Estes artigos abordam os diversos usos do jornal impresso em educação, sua importância e contribuição para todos os graus de ensinos. A informação na educação escolar: o uso de jornais na sala de aula – analise do projeto nh na escola e um estudo de caso onde destacamos e analisamos este projeto que está inserido no projeto educação pela Prefeitura Municipal de Novo Hamburgo, Rio Grande do Sul. Este projeto tem os alunos e professores do primeiro e terceiro graus das redes: particular, municipal e estadual de ensino, que utilizam o jornal, como instrumento didático, o seu publico alvo.
Na apresentação, a organizadora assinala que “aliados às promessas de igualdade da globalização, uma discussão sobre as relações entre mídia e educação parece configurar-se como um tema importante para todos”. Informa que o livro expressa “um configurar-se como um tema importante para todos”. “Informa que o livro expressa “possível e produtivo” debate entre a mídia jornalística, a universidade, a escola fundamental e os leitores”. Acrescenta ainda que a coletânea é a “materialização do encontro da universidade com a escola básica, redimensionando a noção do saber acadêmico como algo que possa ultrapassar as paredes da universidade e ocupar também as páginas de um jornal”.
Uma nova interpretação da realidade engloba velhas e novas ideias. Nas sociedades complexas, a organização da informação é vital para se lidar com dados e conhecimentos abundantes e de grande poder como recurso. Pode estar aqui o papel da Universidade para reunir, organizar, divulgar e multiplicar conhecimento em sua tríplice função de ensino, pesquisa e extensão.
A Universidade pode se relacionar pela comunicação com a comunidade em que está inserida. Deve ajudar a construir e sedimentar uma identidade institucional mais voltada para a prestação de serviços em uma sociedade com características em mudança em um mundo globalizado e interligado pelos meios de comunicação.

Entradas de dados coletados:
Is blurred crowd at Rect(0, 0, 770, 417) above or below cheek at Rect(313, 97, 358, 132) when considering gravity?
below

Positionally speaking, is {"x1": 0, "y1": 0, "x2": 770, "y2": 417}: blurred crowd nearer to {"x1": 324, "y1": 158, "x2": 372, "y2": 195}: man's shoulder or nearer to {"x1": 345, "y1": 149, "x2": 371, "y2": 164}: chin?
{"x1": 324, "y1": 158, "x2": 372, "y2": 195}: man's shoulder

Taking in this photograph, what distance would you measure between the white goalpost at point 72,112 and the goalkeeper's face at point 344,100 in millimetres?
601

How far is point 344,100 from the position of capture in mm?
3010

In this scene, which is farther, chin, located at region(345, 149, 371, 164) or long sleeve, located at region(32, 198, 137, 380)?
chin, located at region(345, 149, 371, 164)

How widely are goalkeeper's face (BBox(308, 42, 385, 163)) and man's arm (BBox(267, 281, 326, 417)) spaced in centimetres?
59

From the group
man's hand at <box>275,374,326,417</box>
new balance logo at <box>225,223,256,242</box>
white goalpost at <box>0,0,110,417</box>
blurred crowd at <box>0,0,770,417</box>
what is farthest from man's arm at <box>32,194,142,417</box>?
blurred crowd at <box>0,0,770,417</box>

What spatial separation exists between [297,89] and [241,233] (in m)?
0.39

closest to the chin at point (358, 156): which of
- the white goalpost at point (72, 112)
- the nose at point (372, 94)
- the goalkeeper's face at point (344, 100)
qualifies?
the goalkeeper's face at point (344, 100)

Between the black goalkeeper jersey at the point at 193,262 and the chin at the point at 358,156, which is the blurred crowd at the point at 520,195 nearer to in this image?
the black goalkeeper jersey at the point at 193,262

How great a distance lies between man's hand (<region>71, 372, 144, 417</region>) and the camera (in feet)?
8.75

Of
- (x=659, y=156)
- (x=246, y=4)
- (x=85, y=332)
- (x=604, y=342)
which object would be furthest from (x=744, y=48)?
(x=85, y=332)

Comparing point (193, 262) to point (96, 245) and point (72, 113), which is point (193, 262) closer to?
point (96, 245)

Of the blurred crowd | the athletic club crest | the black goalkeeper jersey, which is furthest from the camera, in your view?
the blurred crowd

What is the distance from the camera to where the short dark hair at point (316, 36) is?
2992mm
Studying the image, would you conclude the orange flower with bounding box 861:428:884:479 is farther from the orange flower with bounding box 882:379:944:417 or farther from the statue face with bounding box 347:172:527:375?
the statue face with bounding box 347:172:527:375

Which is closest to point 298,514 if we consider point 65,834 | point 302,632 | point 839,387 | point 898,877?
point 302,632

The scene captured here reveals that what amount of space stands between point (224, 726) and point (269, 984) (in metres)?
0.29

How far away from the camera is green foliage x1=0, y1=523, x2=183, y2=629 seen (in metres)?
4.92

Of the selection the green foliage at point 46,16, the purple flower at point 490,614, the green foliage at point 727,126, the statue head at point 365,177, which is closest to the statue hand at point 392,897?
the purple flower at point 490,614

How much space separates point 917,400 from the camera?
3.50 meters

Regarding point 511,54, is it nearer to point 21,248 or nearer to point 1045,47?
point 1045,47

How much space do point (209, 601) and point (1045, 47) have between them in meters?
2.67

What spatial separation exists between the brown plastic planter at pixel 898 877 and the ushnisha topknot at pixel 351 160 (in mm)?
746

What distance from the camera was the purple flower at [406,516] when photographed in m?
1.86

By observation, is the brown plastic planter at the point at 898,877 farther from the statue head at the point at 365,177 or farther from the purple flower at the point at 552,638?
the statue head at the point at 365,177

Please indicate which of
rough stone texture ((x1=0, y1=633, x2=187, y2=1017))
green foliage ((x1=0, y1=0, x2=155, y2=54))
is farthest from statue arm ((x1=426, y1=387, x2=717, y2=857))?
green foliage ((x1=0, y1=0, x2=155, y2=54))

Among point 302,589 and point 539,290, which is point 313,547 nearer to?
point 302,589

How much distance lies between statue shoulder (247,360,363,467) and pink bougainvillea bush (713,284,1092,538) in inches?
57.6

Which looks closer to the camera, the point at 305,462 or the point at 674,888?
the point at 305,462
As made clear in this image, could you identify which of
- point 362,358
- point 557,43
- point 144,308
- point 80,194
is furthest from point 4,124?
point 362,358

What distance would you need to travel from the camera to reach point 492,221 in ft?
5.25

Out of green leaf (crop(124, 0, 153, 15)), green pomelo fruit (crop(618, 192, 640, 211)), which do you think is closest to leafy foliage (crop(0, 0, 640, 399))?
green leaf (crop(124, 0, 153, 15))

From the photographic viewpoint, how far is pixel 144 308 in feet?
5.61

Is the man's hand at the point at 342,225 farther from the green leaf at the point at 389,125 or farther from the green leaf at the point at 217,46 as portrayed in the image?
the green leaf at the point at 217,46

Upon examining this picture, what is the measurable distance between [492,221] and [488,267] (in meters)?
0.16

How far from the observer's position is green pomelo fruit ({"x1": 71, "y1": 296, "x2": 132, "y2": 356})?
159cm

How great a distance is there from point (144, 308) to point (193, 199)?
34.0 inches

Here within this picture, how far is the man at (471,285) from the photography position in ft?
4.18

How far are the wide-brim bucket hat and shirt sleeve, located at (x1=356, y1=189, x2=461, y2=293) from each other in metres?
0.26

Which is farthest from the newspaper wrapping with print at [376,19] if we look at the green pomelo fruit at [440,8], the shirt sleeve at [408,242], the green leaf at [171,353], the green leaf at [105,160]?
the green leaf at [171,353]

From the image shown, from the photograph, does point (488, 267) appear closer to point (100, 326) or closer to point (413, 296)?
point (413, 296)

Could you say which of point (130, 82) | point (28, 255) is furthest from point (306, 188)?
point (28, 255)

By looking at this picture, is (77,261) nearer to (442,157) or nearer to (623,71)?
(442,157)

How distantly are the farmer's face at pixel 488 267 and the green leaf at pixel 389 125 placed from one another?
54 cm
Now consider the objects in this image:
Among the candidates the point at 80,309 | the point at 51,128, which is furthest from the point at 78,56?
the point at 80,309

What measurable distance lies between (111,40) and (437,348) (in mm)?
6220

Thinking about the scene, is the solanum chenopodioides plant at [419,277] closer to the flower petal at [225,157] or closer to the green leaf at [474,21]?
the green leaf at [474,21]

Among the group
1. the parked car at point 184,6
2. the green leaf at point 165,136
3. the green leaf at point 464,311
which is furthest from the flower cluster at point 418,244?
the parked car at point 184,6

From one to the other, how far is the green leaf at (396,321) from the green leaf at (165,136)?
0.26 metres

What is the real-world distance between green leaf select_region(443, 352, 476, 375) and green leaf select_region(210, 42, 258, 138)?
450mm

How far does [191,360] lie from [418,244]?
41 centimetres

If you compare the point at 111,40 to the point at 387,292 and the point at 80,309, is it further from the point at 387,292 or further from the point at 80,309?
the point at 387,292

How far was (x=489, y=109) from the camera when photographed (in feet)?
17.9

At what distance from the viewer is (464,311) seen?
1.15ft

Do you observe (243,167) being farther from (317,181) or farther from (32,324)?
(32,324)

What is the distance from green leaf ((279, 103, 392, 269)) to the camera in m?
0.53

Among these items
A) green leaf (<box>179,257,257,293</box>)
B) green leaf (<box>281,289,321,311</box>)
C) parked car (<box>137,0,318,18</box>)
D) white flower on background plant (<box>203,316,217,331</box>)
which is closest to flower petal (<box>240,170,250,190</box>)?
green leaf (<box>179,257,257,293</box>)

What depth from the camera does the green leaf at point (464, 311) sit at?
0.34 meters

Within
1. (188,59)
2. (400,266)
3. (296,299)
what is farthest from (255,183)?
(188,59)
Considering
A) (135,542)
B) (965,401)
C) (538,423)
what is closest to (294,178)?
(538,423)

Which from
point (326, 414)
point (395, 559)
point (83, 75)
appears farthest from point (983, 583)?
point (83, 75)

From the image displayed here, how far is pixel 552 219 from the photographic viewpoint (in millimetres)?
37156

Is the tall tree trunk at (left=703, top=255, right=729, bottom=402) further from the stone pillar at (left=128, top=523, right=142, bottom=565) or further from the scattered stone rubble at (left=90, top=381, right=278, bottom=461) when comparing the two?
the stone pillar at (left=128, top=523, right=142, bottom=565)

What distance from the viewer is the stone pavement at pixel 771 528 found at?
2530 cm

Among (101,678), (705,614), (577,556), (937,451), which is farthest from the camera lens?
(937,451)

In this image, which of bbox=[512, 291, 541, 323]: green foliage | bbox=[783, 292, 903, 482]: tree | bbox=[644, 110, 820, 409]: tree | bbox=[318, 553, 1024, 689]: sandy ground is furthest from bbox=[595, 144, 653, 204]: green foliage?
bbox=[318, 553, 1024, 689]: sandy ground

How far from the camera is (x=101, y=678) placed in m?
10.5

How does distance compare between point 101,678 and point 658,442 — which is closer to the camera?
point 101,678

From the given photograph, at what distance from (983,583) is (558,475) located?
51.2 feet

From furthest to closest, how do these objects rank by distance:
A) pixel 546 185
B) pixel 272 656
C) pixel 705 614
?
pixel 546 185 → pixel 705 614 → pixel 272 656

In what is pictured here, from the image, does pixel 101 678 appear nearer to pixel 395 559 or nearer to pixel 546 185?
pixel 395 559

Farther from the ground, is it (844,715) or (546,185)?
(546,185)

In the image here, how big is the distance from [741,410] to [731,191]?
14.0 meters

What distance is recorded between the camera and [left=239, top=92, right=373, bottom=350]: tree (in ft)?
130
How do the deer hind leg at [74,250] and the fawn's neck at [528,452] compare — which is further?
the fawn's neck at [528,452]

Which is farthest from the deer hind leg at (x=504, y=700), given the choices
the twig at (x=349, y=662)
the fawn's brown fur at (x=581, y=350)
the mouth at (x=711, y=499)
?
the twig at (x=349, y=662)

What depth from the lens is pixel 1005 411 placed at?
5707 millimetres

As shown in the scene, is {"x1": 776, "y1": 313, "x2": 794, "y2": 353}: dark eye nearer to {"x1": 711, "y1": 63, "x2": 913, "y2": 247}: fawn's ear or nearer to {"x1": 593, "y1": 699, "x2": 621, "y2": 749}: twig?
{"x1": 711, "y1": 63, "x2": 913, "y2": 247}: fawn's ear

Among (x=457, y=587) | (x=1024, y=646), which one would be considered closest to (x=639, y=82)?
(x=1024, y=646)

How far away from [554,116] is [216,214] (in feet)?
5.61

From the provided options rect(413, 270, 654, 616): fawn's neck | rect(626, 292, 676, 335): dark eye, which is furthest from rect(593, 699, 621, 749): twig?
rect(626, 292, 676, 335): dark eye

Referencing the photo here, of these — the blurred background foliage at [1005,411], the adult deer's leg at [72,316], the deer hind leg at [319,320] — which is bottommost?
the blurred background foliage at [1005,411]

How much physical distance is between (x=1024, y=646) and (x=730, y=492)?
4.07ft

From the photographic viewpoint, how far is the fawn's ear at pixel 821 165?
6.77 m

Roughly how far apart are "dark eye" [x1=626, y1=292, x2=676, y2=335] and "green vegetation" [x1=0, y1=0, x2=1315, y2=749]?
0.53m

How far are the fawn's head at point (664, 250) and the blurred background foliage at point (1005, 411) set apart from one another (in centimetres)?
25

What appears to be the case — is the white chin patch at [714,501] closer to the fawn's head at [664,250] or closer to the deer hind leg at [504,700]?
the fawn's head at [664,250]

Instruções de trabalho
1. Explique, com base no trecho sobre jornais na educação, por que a organização da informação é vital nas sociedades complexas.
2. Transcreva do trecho sobre jornais na educação a parte que começa com as palavras "Estes artigos abordam" e termina com "seu publico alvo.".
3. Responda às perguntas abaixo sobre o trecho sobre jornais na educação.
(a) O projeto analisado está inserido em um projeto de qual prefeitura?
(b) Quais são as três funções da Universidade mencionadas no trecho?
(c) De quais redes de ensino são os alunos e professores que formam o público-alvo do projeto?

Respostas por tarefa
1. Nas sociedades complexas, a organização da informação é vital porque é necessária para lidar com dados e conhecimentos abundantes e de grande poder como recurso.

2.
Estes artigos abordam os diversos usos do jornal impresso em educação, sua importância e contribuição para todos os graus de ensinos. A informação na educação escolar: o uso de jornais na sala de aula – analise do projeto nh na escola e um estudo de caso onde destacamos e analisamos este projeto que está inserido no projeto educação pela Prefeitura Municipal de Novo Hamburgo, Rio Grande do Sul. Este projeto tem os alunos e professores do primeiro e terceiro graus das redes: particular, municipal e estadual de ensino, que utilizam o jornal, como instrumento didático, o seu publico alvo.

3.
(a) Da Prefeitura Municipal de Novo Hamburgo, Rio Grande do Sul.
(b) Ensino, pesquisa e extensão.
(c) Das redes particular, municipal e estadual.